- **Work instructions**
The answer should match the entries below word for word, minus their pictures.

★ ★ ★ ★

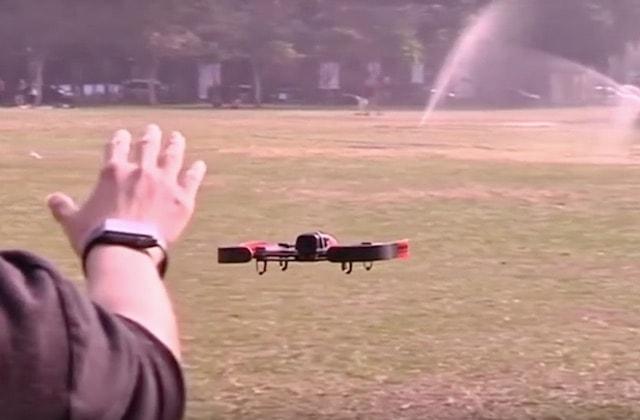 управление дроном при помощи Apple Watch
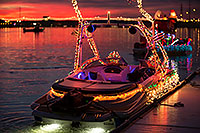 /images/133/2016-12-10-tempe-aps-lights-1dx_31592.jpg - #13208: Boat #40 at APS Fantasy of Lights Boat Parade … December 2016 -- Tempe Town Lake, Tempe, Arizona
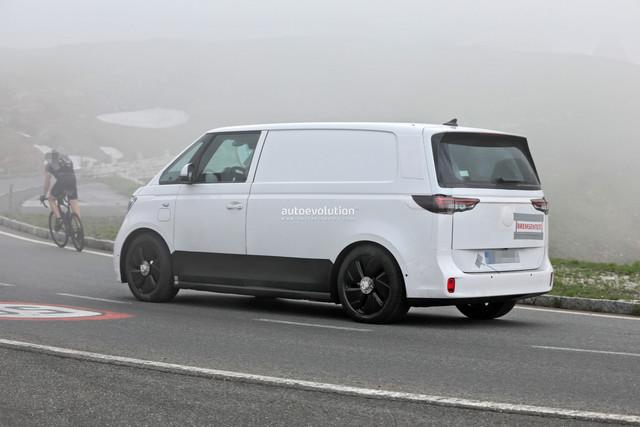 2022 - [Volkswagen] Microbus Electrique - Page 6 B6-E0-C875-EAA9-4924-B99-E-B5-E86489-DEEE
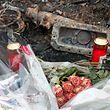 An jener Stelle, wo die Vermisste in ihrem Wagen aufgefunden worden war, hatten Angehörige Blumen niedergelegt und Kerzen aufgestellt.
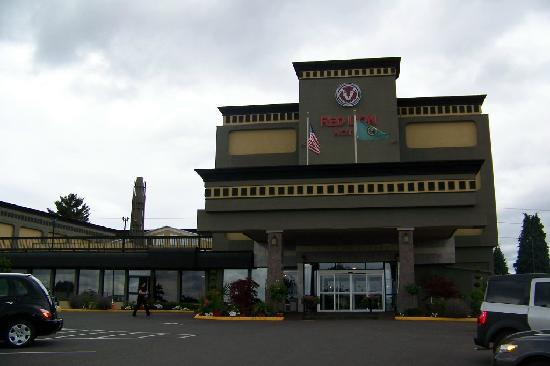 Red Lion Hotel Tacoma: Front Entrance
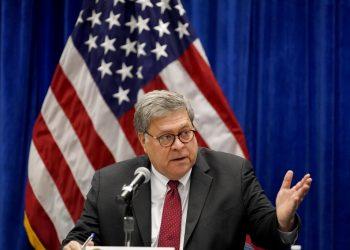 El secretario de justicia de EEUU William Barr en San Luis, Missouri, el 15 de octubre de 2020. Foto: Jeff Roberson/AP.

★ ★ ★ ★

- **Exercise result**
 управление дроном при помощи Apple Watch
 /images/133/2016-12-10-tempe-aps-lights-1dx_31592.jpg - #13208: Boat #40 at APS Fantasy of Lights Boat Parade … December 2016 -- Tempe Town Lake, Tempe, Arizona
 2022 - [Volkswagen] Microbus Electrique - Page 6 B6-E0-C875-EAA9-4924-B99-E-B5-E86489-DEEE
 An jener Stelle, wo die Vermisste in ihrem Wagen aufgefunden worden war, hatten Angehörige Blumen niedergelegt und Kerzen aufgestellt.
 Red Lion Hotel Tacoma: Front Entrance
 El secretario de justicia de EEUU William Barr en San Luis, Missouri, el 15 de octubre de 2020. Foto: Jeff Roberson/AP.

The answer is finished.